We’ve been discussing Cisco AVC NetFlow reporting a lot lately, but what if you’re not yet at the latest Cisco IOS revisions? If you have IOS 15.1(3), but not 15.1(4), no worries, Cisco Performance Monitoring NetFlow reporting can still provide some valuable performance metrics reporting for you.
The minimum revision requirement for performance monitor phase 1 is Cisco IOS version 15.1(3)T. Phase 1 provides data for reporting on jitter, packet loss, round trip times, NBAR reporting, and more.
Here’s an example of the rich NetFlow reporting available with Performance Monitor Phase 1.
Not only do you get some really great network performance reporting, but you can also get basic flow accounting information for your NetFlow reporting (bandwidth monitoring, conversations, top talkers, etc.). I came upon this while working with a prospective customer, Lee, helping him with his router’s NetFlow configurations.

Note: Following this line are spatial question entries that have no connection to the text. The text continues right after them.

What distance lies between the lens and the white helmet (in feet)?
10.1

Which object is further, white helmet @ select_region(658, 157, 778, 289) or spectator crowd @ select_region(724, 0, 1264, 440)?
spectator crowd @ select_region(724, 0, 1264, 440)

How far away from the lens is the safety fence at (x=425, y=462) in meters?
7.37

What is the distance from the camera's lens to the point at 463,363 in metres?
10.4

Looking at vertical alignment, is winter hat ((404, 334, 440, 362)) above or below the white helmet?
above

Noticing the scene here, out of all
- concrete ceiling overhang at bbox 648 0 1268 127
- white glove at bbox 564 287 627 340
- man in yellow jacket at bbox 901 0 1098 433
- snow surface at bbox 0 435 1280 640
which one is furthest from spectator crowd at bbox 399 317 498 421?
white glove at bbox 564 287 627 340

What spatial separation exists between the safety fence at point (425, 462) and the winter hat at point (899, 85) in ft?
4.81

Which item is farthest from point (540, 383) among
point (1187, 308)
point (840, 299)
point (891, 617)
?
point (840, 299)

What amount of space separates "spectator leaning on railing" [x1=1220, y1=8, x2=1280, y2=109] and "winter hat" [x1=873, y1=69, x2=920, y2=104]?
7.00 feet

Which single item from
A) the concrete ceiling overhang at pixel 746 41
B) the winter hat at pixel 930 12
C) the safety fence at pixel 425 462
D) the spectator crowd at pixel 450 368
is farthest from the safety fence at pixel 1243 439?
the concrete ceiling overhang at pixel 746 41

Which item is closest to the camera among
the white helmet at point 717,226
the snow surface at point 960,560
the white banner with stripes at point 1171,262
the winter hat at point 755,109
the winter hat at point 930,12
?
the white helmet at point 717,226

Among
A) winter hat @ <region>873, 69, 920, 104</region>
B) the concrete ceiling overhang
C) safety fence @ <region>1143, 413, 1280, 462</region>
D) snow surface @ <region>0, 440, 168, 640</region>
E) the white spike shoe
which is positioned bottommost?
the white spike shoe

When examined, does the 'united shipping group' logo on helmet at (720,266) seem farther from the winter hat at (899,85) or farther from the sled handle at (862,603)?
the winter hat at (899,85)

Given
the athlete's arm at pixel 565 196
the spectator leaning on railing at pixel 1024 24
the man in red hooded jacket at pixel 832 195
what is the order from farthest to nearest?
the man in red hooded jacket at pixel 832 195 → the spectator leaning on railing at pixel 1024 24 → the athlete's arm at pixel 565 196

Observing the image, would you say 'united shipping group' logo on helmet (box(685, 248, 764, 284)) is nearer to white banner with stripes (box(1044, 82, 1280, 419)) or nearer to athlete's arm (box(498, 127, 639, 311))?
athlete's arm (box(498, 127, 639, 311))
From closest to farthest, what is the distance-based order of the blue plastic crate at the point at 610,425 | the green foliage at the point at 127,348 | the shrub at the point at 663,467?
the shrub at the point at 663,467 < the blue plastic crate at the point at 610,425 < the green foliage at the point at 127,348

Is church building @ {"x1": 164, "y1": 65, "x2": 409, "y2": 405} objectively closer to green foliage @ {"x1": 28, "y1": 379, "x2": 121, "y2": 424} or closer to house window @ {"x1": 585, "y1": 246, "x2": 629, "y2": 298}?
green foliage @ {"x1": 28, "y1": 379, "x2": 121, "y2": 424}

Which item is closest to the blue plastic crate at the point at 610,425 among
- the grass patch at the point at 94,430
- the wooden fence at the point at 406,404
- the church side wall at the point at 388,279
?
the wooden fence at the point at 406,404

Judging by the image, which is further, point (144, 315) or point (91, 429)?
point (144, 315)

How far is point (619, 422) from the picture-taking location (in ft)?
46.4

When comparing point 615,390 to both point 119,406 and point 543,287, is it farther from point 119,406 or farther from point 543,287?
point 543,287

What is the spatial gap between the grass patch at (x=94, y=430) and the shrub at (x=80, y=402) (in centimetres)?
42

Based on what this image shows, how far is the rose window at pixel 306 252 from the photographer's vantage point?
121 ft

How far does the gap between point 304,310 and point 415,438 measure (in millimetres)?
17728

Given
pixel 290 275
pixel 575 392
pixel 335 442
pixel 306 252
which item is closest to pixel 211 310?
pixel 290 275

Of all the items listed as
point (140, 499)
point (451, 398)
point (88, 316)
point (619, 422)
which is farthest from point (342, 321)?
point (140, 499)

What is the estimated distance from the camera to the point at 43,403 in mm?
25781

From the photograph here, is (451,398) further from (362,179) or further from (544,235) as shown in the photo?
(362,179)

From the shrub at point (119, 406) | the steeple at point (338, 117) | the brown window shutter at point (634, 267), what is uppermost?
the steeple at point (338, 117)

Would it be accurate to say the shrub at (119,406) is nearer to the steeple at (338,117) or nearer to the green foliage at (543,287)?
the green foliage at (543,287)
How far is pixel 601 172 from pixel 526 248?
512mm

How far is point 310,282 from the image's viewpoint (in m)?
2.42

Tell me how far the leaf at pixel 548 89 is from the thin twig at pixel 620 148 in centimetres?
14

Performance Monitoring NetFlow configuration
So without further ado, let’s jump into the Flexible NetFlow configuration required for that advanced reporting.

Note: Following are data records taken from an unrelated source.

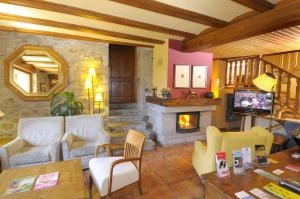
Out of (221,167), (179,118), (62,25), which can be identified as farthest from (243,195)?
(62,25)

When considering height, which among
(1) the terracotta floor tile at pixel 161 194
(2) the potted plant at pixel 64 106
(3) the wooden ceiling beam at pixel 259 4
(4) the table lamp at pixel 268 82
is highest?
(3) the wooden ceiling beam at pixel 259 4

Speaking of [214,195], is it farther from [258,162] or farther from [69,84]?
[69,84]

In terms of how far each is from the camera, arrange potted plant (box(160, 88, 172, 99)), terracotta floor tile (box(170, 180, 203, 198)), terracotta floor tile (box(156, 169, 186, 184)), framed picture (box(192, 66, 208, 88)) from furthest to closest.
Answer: framed picture (box(192, 66, 208, 88)), potted plant (box(160, 88, 172, 99)), terracotta floor tile (box(156, 169, 186, 184)), terracotta floor tile (box(170, 180, 203, 198))

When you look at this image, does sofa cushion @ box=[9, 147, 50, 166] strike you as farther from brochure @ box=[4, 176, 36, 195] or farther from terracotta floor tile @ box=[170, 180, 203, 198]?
terracotta floor tile @ box=[170, 180, 203, 198]

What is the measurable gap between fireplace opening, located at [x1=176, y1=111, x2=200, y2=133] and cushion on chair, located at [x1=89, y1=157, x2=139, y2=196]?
2.49 meters

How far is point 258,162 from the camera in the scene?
5.62 feet

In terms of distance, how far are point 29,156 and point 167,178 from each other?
7.09 feet

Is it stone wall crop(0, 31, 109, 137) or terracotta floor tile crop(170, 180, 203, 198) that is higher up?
stone wall crop(0, 31, 109, 137)

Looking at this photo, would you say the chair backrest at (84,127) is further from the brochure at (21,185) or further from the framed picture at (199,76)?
the framed picture at (199,76)

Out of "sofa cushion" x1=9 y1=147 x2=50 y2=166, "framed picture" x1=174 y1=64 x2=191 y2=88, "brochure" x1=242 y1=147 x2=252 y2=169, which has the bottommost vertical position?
"sofa cushion" x1=9 y1=147 x2=50 y2=166

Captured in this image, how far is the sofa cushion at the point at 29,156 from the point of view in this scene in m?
2.63

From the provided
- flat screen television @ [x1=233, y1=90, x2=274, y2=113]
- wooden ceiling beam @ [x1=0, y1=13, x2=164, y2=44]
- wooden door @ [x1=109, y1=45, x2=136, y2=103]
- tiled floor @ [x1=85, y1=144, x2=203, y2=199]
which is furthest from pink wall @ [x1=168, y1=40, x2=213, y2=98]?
wooden door @ [x1=109, y1=45, x2=136, y2=103]

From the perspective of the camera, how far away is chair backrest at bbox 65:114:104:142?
3.43 meters

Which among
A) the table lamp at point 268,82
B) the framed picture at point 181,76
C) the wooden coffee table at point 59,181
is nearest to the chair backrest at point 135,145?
the wooden coffee table at point 59,181
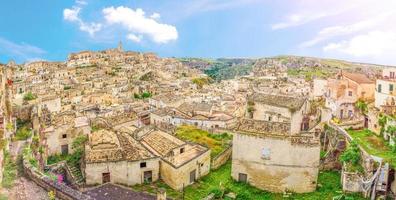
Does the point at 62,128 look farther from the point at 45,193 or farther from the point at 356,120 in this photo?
the point at 356,120

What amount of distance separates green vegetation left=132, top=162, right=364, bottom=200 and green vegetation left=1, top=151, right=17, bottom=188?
875cm

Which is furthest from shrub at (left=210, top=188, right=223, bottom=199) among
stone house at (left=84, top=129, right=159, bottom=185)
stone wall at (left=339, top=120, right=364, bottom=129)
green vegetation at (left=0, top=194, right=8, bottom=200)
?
stone wall at (left=339, top=120, right=364, bottom=129)

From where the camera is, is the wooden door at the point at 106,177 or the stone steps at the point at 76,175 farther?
the wooden door at the point at 106,177

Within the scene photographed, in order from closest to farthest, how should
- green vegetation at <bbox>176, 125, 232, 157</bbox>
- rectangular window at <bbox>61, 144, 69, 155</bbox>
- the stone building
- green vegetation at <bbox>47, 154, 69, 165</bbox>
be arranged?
the stone building < green vegetation at <bbox>47, 154, 69, 165</bbox> < rectangular window at <bbox>61, 144, 69, 155</bbox> < green vegetation at <bbox>176, 125, 232, 157</bbox>

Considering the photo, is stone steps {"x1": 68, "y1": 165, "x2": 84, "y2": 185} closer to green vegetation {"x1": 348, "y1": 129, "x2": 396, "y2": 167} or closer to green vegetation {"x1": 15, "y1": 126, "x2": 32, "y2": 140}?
green vegetation {"x1": 15, "y1": 126, "x2": 32, "y2": 140}

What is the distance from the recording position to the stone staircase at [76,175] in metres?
29.0

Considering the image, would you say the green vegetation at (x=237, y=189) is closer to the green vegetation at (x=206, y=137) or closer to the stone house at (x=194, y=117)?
the green vegetation at (x=206, y=137)

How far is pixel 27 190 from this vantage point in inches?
816

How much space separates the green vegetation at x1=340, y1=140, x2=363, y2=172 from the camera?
98.3 ft

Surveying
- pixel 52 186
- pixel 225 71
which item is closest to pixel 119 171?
pixel 52 186

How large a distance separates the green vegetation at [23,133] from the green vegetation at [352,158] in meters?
24.0

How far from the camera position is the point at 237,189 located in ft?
99.3

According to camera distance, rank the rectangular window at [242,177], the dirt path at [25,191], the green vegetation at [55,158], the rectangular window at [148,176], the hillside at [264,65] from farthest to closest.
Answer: the hillside at [264,65] < the green vegetation at [55,158] < the rectangular window at [242,177] < the rectangular window at [148,176] < the dirt path at [25,191]

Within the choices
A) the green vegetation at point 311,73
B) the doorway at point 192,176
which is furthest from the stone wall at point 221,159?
the green vegetation at point 311,73
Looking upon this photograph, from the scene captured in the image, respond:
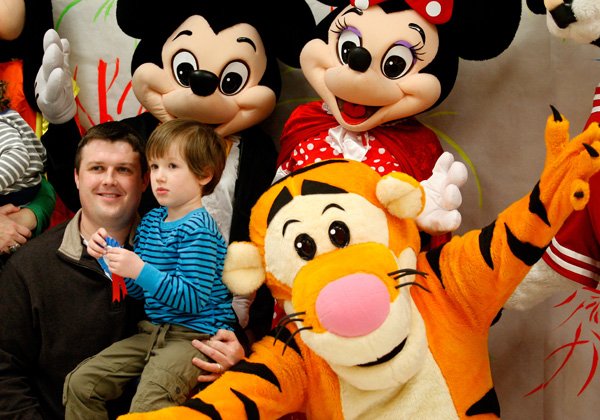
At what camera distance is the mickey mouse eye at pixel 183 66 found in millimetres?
1677

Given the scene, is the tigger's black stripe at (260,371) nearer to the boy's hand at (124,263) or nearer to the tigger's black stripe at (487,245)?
the boy's hand at (124,263)

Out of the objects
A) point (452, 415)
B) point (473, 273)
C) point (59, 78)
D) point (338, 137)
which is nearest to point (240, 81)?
point (338, 137)

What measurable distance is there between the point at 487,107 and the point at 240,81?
0.63m

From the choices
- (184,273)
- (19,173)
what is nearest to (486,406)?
(184,273)

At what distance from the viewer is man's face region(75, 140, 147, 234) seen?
1588 mm

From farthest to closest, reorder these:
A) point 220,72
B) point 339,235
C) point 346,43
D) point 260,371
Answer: point 220,72 < point 346,43 < point 260,371 < point 339,235

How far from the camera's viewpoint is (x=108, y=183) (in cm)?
158

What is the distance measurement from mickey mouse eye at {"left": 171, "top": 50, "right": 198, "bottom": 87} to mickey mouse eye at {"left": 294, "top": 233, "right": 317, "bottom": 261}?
0.61m

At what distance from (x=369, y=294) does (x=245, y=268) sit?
12.0 inches

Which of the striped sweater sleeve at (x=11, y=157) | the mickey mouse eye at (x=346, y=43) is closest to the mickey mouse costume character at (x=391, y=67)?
the mickey mouse eye at (x=346, y=43)

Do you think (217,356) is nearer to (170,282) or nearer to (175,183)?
(170,282)

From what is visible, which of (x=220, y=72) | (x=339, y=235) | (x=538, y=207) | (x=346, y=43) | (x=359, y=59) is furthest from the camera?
(x=220, y=72)

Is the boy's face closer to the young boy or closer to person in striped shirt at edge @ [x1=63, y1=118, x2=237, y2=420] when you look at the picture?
person in striped shirt at edge @ [x1=63, y1=118, x2=237, y2=420]

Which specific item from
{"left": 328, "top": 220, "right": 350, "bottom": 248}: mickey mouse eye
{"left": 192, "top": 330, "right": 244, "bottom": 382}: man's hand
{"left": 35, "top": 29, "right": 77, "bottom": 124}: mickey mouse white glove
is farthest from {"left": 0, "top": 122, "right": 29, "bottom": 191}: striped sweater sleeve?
{"left": 328, "top": 220, "right": 350, "bottom": 248}: mickey mouse eye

We started with the NetFlow configuration example given in the Cisco Performance Reporting on your Medianet blog and expanded on it to include the basic flow accounting information that Lee required.
By adding an additional flow record, and with a little tweaking here and there, Lee was then able to meet his own requirements and very graciously shared his configuration with us.
I’ve included the full Performance Monitoring NetFlow configuration below, with Lee’s additions for basic Flow Accounting in red.
********************************************************************
Update from Lee:
“One caveat that I have found is: in order to get the “match protocol cisco-phone” command to work in the “realtime” class-map, the router has to have a Data license.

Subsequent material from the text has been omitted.